-- start --
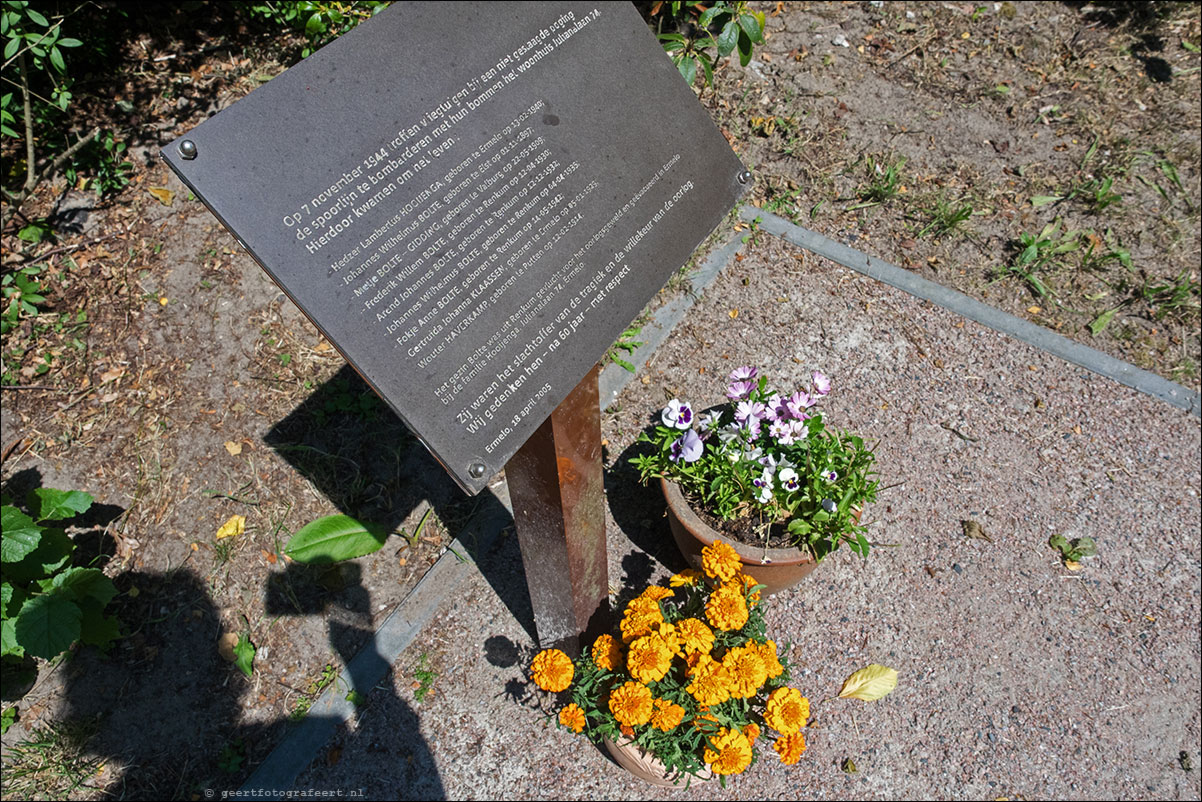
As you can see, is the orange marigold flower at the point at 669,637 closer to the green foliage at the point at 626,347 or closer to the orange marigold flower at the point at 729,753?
the orange marigold flower at the point at 729,753

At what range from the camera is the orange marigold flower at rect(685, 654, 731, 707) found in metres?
1.75

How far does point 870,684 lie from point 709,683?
0.95 m

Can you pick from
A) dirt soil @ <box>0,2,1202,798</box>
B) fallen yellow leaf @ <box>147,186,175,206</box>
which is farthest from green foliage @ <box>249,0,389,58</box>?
fallen yellow leaf @ <box>147,186,175,206</box>

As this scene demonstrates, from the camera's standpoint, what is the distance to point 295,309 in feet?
10.4

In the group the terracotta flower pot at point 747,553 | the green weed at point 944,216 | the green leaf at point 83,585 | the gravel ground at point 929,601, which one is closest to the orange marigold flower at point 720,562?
the terracotta flower pot at point 747,553

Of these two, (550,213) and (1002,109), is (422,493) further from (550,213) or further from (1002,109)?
(1002,109)

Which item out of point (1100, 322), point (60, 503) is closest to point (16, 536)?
point (60, 503)

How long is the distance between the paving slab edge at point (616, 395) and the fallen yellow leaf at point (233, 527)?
70 cm

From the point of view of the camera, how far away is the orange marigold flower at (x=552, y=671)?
6.01 ft

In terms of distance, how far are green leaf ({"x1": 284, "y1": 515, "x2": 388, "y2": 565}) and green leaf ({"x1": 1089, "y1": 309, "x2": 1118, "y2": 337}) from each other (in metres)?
3.31

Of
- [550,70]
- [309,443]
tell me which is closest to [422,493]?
[309,443]

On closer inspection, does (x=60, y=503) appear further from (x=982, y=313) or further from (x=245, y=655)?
(x=982, y=313)

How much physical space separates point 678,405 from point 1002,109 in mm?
3137

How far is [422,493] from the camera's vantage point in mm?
2809
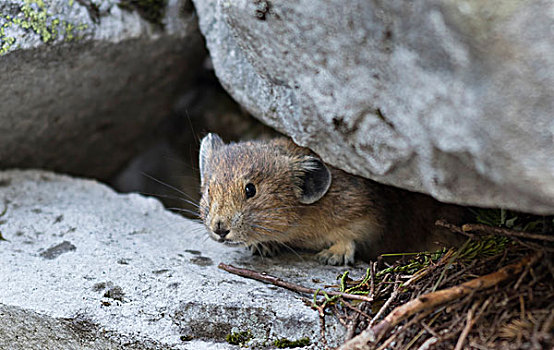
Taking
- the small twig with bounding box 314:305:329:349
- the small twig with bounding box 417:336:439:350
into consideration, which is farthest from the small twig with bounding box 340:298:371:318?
the small twig with bounding box 417:336:439:350

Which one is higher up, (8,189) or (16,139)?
(16,139)

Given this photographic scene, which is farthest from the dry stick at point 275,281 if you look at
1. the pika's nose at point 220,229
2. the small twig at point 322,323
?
the pika's nose at point 220,229

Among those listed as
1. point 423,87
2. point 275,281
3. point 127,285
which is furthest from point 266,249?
point 423,87

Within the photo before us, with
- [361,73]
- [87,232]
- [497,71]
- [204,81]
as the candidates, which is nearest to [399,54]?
[361,73]

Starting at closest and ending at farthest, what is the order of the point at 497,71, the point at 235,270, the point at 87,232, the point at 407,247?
the point at 497,71 → the point at 235,270 → the point at 87,232 → the point at 407,247

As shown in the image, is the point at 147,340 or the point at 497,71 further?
the point at 147,340

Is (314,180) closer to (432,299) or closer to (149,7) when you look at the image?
(432,299)

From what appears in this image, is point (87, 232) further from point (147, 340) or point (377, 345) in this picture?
point (377, 345)
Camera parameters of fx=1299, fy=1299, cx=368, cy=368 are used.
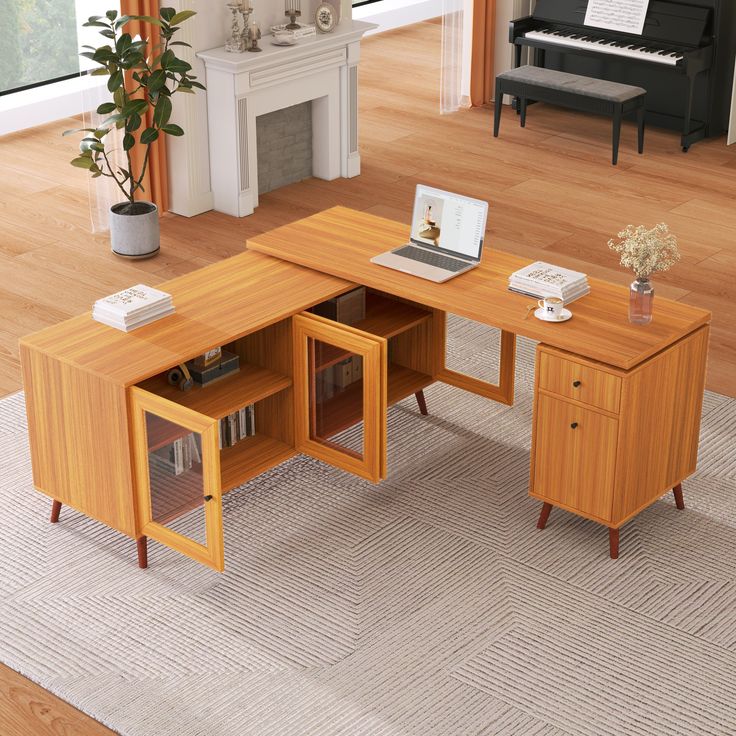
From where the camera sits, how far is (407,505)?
4848 mm

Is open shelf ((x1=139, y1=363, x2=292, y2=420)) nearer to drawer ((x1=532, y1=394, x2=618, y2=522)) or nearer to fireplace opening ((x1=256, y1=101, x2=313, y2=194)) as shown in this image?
drawer ((x1=532, y1=394, x2=618, y2=522))

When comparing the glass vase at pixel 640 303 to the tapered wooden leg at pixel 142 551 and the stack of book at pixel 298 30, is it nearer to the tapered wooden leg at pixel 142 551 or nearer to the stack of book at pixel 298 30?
the tapered wooden leg at pixel 142 551

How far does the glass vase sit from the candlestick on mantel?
3652mm

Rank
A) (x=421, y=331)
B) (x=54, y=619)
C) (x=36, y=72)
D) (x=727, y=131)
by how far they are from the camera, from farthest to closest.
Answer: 1. (x=36, y=72)
2. (x=727, y=131)
3. (x=421, y=331)
4. (x=54, y=619)

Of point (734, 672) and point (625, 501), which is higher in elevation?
point (625, 501)

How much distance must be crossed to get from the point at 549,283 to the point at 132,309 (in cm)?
144

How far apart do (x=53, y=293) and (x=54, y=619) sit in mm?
2654

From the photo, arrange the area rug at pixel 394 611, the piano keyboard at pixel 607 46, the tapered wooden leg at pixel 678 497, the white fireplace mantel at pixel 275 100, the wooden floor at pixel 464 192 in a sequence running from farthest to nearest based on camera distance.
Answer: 1. the piano keyboard at pixel 607 46
2. the white fireplace mantel at pixel 275 100
3. the wooden floor at pixel 464 192
4. the tapered wooden leg at pixel 678 497
5. the area rug at pixel 394 611

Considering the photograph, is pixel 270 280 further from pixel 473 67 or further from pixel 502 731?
pixel 473 67

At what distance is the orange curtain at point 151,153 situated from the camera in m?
6.81

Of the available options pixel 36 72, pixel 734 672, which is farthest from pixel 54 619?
pixel 36 72

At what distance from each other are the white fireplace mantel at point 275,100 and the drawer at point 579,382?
3388 millimetres

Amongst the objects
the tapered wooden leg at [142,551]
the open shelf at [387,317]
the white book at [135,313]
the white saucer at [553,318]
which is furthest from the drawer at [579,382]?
the tapered wooden leg at [142,551]

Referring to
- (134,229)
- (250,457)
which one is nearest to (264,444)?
(250,457)
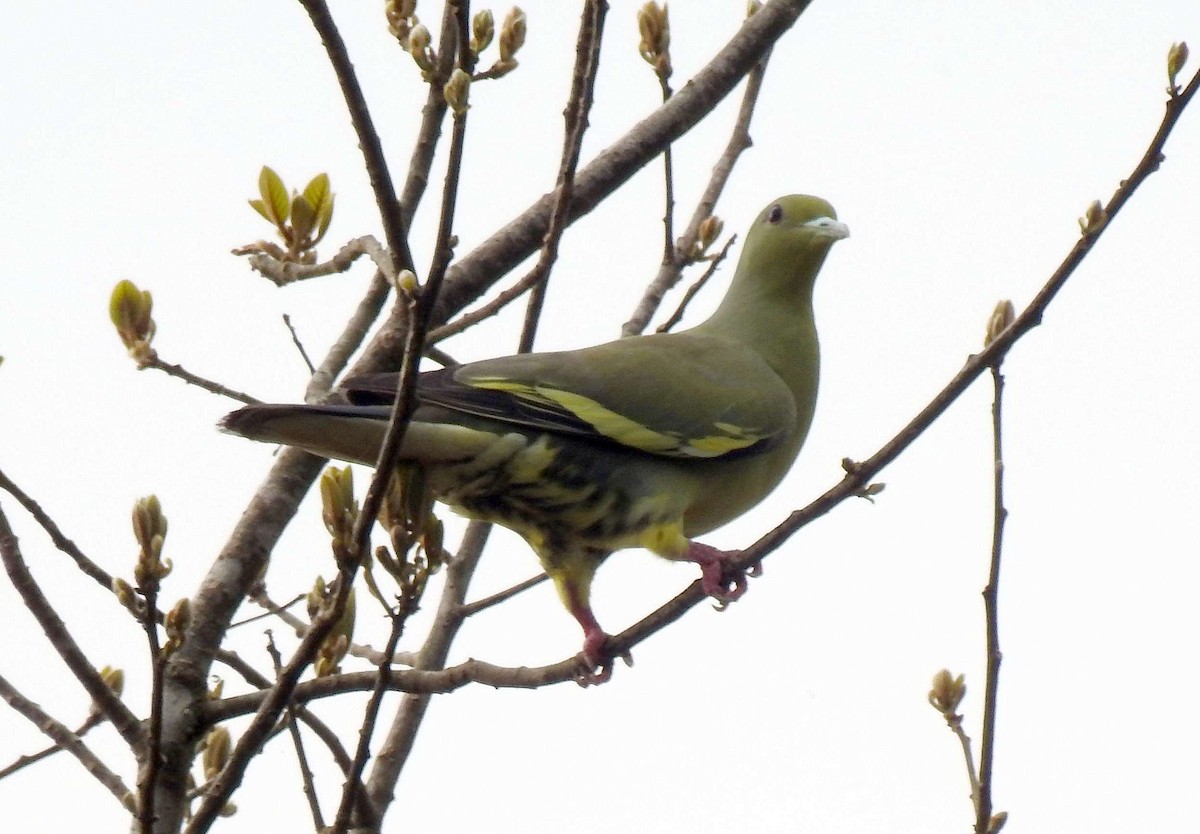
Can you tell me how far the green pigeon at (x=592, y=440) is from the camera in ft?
11.2

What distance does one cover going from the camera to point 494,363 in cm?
386

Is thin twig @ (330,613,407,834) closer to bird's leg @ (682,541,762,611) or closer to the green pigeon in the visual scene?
the green pigeon

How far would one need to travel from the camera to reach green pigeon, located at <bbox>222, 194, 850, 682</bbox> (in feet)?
11.2

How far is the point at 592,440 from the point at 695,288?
30.3 inches

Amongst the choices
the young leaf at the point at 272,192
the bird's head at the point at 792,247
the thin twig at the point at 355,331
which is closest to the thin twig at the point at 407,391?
the young leaf at the point at 272,192

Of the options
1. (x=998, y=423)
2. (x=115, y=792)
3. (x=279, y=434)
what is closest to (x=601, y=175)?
(x=279, y=434)

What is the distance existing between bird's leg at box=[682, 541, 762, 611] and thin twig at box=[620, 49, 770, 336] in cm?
96

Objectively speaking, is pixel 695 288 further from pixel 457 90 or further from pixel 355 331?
pixel 457 90

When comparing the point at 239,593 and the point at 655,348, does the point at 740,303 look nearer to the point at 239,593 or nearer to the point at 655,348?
the point at 655,348

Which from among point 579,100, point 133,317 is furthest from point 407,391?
point 133,317

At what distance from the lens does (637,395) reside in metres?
4.08

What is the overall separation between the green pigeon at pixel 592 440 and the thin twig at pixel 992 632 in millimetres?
829

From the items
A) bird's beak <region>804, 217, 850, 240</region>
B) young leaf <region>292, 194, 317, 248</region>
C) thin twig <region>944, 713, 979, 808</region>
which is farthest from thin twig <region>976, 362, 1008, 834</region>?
bird's beak <region>804, 217, 850, 240</region>

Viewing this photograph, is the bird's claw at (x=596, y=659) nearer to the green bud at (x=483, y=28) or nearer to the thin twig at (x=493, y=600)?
the thin twig at (x=493, y=600)
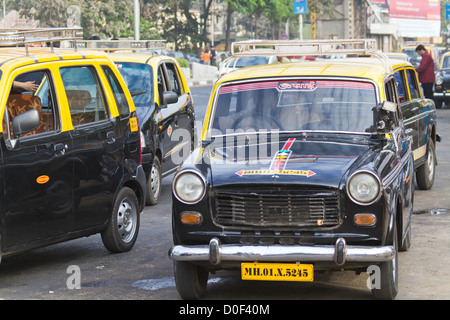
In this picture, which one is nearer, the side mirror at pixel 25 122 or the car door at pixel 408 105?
the side mirror at pixel 25 122

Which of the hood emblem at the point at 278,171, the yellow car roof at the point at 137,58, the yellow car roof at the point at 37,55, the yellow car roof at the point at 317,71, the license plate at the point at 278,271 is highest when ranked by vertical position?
the yellow car roof at the point at 37,55

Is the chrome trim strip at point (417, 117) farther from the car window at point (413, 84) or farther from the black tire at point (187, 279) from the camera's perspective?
the black tire at point (187, 279)

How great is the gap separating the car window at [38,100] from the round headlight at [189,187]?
5.32 ft

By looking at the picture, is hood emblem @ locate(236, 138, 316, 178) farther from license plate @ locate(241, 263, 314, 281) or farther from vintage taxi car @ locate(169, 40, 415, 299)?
license plate @ locate(241, 263, 314, 281)

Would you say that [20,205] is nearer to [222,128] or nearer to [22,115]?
[22,115]

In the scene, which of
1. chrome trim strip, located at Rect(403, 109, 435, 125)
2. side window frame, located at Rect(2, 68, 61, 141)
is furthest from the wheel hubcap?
chrome trim strip, located at Rect(403, 109, 435, 125)

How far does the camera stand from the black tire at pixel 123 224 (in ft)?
28.2

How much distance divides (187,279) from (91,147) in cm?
202

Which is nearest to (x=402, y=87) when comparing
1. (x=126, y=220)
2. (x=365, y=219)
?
(x=126, y=220)

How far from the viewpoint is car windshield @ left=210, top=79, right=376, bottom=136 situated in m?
7.68

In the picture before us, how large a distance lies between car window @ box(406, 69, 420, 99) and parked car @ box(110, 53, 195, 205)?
305 centimetres

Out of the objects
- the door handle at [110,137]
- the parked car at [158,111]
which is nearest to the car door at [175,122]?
the parked car at [158,111]

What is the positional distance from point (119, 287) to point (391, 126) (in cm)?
264

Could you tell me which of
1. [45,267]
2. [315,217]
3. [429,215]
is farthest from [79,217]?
[429,215]
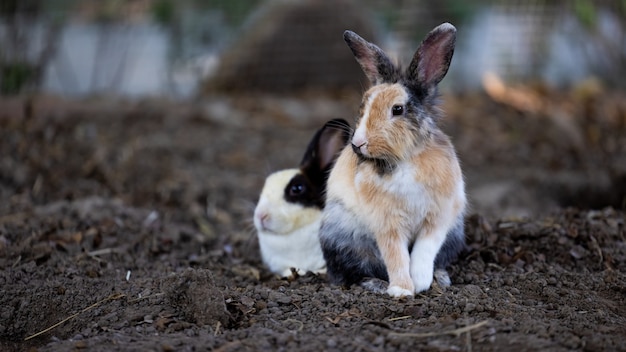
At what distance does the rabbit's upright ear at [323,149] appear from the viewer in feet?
15.1

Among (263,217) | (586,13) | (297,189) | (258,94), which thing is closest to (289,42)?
(258,94)

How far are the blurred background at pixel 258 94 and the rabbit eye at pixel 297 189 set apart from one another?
188 cm

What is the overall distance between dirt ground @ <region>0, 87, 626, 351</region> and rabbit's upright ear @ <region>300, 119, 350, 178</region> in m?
0.38

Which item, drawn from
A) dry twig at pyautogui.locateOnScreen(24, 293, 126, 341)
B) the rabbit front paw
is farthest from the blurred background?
the rabbit front paw

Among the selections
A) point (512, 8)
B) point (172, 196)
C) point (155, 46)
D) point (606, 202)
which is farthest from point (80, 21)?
point (606, 202)

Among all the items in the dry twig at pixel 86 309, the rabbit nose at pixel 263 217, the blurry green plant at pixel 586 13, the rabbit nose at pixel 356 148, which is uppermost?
the blurry green plant at pixel 586 13

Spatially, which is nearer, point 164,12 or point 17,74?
point 17,74

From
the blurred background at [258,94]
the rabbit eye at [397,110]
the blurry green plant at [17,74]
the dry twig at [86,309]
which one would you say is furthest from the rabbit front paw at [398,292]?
the blurry green plant at [17,74]

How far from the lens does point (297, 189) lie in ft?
15.9

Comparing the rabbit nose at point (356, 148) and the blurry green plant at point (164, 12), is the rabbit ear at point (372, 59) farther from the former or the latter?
the blurry green plant at point (164, 12)

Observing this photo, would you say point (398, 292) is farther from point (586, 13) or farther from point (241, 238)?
point (586, 13)

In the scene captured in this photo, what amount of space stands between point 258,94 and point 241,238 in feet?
20.2

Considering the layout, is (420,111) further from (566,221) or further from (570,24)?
(570,24)

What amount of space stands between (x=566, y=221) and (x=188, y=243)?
2461 millimetres
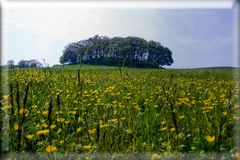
-- end --
### [SHORT EXERCISE]
Locate every line of the data above that contains the word "window", and copy each of those lines.

### [COMPLETED EXERCISE]
Is the chrome trim strip at point (417, 117) farther from the car window at point (413, 84) or farther from the black tire at point (187, 279) from the camera's perspective?
How great is the gap separating the car window at [38,100] from the round headlight at [189,187]?
2. side window frame, located at Rect(2, 68, 61, 141)
In the picture before us, how large a distance lies between car window @ box(406, 69, 420, 99) and parked car @ box(110, 53, 195, 205)?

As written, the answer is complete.